Prolonged vasoconstrictor-stimulated phospholipase C activity can induce arterial constriction, hypertension and smooth muscle hypertrophy/hyperplasia. Arrestin proteins are recruited by agonist-occupied G protein-coupled receptors to terminate signalling and counteract changes in vascular tone. Here we determine whether the development of hypertension affects arrestin expression in resistance arteries, and how such changes alter arterial contractile signalling and function.

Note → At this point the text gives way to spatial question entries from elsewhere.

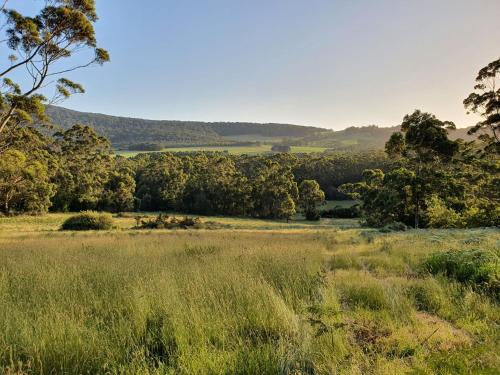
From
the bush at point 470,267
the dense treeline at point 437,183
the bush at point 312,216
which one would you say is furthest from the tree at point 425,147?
the bush at point 312,216

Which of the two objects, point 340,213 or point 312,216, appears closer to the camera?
point 312,216

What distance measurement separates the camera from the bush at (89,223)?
129 ft

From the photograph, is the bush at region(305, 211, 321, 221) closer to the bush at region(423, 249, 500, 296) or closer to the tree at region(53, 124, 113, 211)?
the tree at region(53, 124, 113, 211)

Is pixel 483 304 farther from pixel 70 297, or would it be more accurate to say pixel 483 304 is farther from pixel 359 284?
pixel 70 297

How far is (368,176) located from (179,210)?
47.7 meters

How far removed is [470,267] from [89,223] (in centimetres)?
3905

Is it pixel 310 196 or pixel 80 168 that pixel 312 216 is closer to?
pixel 310 196

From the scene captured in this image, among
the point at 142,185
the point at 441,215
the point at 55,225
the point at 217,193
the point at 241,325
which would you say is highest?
the point at 241,325

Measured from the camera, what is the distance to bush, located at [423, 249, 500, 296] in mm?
6906

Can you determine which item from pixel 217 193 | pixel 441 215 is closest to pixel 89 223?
pixel 441 215

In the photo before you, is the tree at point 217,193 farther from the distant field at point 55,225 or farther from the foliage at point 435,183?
the foliage at point 435,183

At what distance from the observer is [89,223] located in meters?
40.0

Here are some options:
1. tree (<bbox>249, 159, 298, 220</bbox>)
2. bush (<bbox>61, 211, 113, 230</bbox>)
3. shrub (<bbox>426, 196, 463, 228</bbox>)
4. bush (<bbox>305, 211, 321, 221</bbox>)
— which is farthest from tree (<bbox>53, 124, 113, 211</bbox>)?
shrub (<bbox>426, 196, 463, 228</bbox>)

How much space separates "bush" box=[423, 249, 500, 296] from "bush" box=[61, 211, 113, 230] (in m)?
36.3
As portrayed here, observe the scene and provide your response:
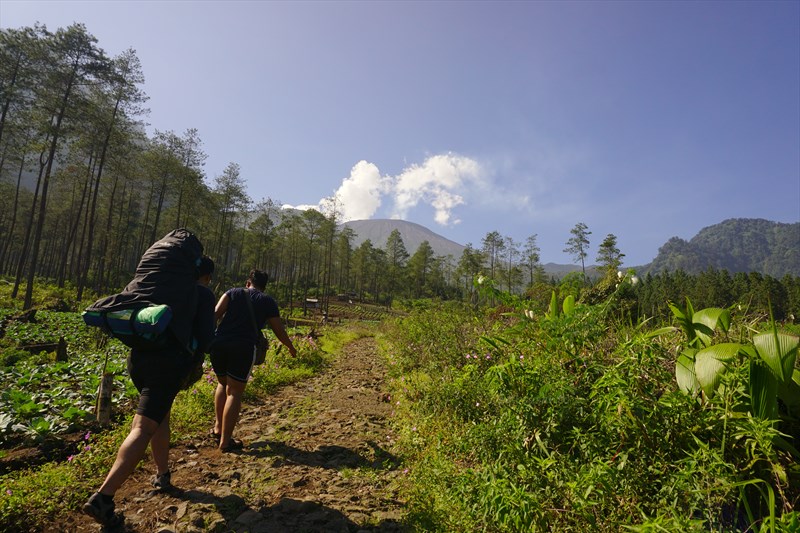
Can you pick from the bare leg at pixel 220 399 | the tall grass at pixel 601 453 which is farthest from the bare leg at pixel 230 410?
the tall grass at pixel 601 453

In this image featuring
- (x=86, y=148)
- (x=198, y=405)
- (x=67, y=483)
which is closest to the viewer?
(x=67, y=483)

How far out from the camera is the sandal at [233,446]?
3.79 metres

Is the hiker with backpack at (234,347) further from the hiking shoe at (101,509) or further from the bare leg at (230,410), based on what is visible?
the hiking shoe at (101,509)

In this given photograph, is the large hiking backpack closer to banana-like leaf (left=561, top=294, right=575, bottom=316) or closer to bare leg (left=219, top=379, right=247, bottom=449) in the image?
bare leg (left=219, top=379, right=247, bottom=449)

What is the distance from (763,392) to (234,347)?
423cm

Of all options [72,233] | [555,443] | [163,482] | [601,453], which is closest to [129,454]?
[163,482]

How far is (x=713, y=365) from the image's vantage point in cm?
173

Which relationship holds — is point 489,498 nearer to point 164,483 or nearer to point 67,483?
point 164,483

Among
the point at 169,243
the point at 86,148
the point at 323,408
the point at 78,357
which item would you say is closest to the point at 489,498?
the point at 169,243

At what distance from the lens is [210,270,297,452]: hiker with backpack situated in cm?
382

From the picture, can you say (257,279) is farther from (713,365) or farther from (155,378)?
(713,365)

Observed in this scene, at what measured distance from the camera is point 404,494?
296 cm

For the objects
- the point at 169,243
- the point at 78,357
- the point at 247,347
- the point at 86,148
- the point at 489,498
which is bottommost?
the point at 78,357

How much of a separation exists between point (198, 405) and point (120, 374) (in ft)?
8.81
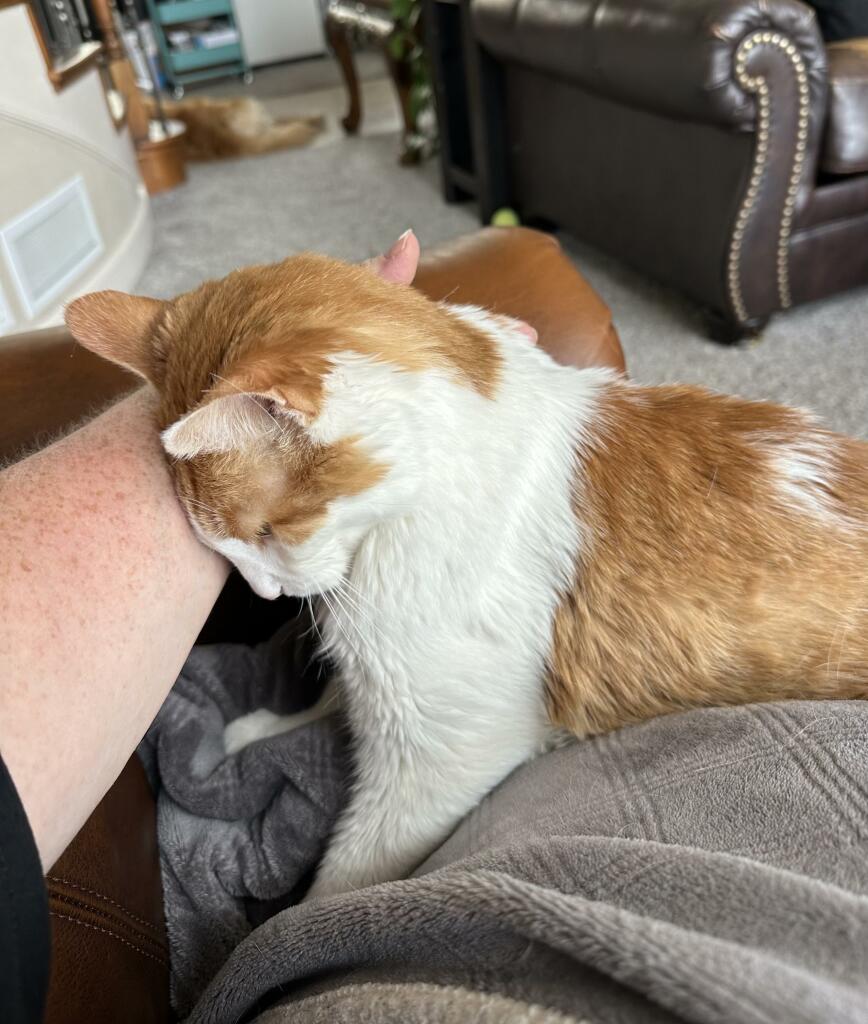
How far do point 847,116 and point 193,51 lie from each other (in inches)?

Arrestin2/3 expression was increased in mesenteric arteries of 12 week-old spontaneously-hypertensive rats (SHR) compared to normotensive Wistar-Kyoto (WKY) controls, while no differences in arrestin expression were observed between 6 week-old SHR and WKY animals. In mesenteric artery myography experiments, high extracellular K[superscript: +]-stimulated contractions were increased in both 6 and 12 week-old SHR animals. Concentration-response experiments for uridine 5'-triphosphate (UTP) acting through P2Y receptors displayed a leftward shift in 12 week, but not 6 week-old animals. Desensitization of UTP-stimulated vessel contractions was increased in 12 (but not 6) week-old SHR animals. Dual IP[subscript: 3]/Ca[superscript: 2+] imaging in mesenteric arterial cells showed that desensitization of UTP and endothelin-1 (ET1) responses, was enhanced in 12 (but not 6) week-old SHR compared to WKY rats. siRNA-mediated depletion of arrestin2 for UTP and arrestin3 for ET1, reversed the desensitization of PLC signalling. In conclusion, arrestin2 and 3 expression is elevated in resistance arteries during the emergence of the early hypertensive phenotype, which underlies an enhanced ability to desensitize vasoconstrictor signalling and vessel contraction. Such regulatory changes may act to compensate for increased vasoconstrictor-induced vessel contraction.